At the same time, there is nothing to suggest that the Turkish-Israel-United States strategic triangle has been broken apart. There are confirmed reports of private Israel/Turkish talks, encouraged by Washington, designed to restore cooperation and diplomatic normalcy. It is too soon to tell whether Israel will meet Turkish demands for an apology for the attack on the Mavi Marmara, compensation for the families of the victims, and a formal lifting of the blockade, or on the contrary, Turkey will accept a compromise.
At the same time, it would be premature to speak of regional realignment with respect to fundamental policy concerns.
C.J. Polychroniou: Turkey’s new strategic orientation can’t be merely around commercial interests. Is Turkey after some form of integration in the Middle East?
Richard Falk: Under the leadership of the brilliant statesman, Ahmet Davutoglu, Turkey has pursued the most creative foreign policy of any major state over the course of the last several years.

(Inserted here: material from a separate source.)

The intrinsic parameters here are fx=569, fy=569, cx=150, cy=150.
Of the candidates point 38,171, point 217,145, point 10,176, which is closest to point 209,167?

There have been several components: continued efforts to become an eventual member of the EU; resolution of all conflicts with neighbors; encouragement of conflict resolution in the broader region (Israel-Palestine; Bosnia-Serbia; Caucuses); seeking a Cyprus solution; continuity with independence in relation to earlier alliances; economic and cultural cooperation throughout Middle East and Central Asia, a neo-Ottoman sense of Turkey’s regional and global roles.
17 July 2010.
C.J. Polychroniou is a freelance journalist, mainly published in Athens.